Today 90 per cent of customers are in the managed print space. “We are doing more business within the Managed IT sector as the lines between those two industries are becoming more and more blurred,” Milford said, adding: “We do still have a few customers in other industries, ones who have been with us since the early days and who have remained loyal.”
To date, Vantage has migrated about 65 per cent of existing Service Accent customers over to Vantage Online. The company has also just announced end of life support for Service Accent will take place at the end of December 2019. It expects by then to have migrated 90 per cent of existing Service Accent customers over to Vantage Online.
2019 will see the company focus on migrating more customers. “By the end of next year, we expect less than 10 per cent of our customers will be using Service Accent,” Milford said.
He continued: “When we launched Vantage Online we were very surprised, we thought we would spend the vast majority of our time migrating existing customers, particularly as we had involved them in the development.
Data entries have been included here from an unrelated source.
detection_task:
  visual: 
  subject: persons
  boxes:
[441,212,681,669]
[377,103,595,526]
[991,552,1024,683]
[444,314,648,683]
But the thing that surprised us was that over the last two years, 40 per cent of businesses who have adopted Vantage Online are new business wins.”
Vantage Computing serves around 200 dealers in the UK and about 340 overseas. “We have a footprint in about 28 countries, around a quarter of our customers are outside of the UK and that’s where we see opportunity for further growth,” Milford said.
Milford admits that while Vantage’s market position in the UK is pretty good, the growth opportunities there are limited. “It is a finite market, there are only so many dealers and those that don’t have a service management system by now probably never will. There is also continued consolidation to consider,” he said.
The company has grown, turnover is in excess of £1 million and the staff totals 15 people. “In just a few years, we have gone from a development team of one, to a situation where we now have six full time developers and by the end of this year we will have eight,” Milford stated.
He added: “This year, we have almost doubled the size of the implementation team – increasing headcount from three to five people. We have added two new project managers/implementation consultants and we are currently interviewing to recruit two further people to join our first line support team.”
Vantage has a three-year plan to become a £2.5 million business by the end of 2021. “We see the bulk of our growth over the next three years coming from overseas. We have plans in place to open up an office in Continental Europe before the end of next year, and we expect 75 per cent of growth to come from outside of the UK,” Milford said in conclusion.